What this task involves:
Copy the lines from the one containing "How large a" through the end of the items, putting "gap" in place of "separation" and changing nothing else.

── Input rows

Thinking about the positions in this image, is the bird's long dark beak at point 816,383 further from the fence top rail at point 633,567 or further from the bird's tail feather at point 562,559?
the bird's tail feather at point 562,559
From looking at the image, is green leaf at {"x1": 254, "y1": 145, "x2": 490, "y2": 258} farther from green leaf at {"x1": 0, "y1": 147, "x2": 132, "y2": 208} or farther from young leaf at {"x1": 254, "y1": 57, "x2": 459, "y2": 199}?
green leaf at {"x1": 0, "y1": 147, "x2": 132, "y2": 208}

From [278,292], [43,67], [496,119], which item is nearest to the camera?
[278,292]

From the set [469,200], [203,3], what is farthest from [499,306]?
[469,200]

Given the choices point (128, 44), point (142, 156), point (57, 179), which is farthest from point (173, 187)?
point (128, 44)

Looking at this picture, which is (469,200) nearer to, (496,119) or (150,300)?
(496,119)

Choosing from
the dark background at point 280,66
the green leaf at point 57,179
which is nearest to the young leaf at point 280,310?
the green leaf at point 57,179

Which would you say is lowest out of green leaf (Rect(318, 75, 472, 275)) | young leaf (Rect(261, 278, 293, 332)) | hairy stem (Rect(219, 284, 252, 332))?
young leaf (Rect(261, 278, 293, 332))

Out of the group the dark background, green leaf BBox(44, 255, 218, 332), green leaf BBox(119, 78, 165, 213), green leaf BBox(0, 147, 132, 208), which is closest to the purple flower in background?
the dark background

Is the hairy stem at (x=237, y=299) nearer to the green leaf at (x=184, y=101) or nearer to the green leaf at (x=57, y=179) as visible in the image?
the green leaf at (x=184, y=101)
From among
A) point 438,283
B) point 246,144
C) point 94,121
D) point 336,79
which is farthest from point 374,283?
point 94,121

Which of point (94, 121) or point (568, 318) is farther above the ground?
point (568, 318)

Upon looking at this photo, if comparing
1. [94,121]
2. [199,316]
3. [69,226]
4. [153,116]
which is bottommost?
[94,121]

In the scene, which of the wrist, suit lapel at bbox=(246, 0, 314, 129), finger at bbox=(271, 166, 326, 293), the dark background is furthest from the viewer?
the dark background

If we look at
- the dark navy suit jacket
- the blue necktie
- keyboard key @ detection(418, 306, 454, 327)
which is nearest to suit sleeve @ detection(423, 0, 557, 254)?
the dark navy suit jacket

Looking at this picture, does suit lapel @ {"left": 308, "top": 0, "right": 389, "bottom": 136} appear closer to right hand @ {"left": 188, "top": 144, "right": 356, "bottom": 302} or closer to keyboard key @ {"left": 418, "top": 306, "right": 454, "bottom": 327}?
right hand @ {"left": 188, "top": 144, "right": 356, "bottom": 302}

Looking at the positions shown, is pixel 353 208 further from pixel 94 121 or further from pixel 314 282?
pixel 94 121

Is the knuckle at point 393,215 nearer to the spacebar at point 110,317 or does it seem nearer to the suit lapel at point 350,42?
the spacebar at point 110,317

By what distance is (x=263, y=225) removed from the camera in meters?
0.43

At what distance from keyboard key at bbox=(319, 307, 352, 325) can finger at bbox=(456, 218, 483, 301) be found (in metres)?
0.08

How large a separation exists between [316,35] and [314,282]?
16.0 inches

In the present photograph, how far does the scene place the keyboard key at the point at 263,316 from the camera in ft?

────

Task result:
How large a gap exists between [316,35] and [314,282]?
16.0 inches

In the present photograph, how far does the scene place the keyboard key at the point at 263,316 from the camera in ft?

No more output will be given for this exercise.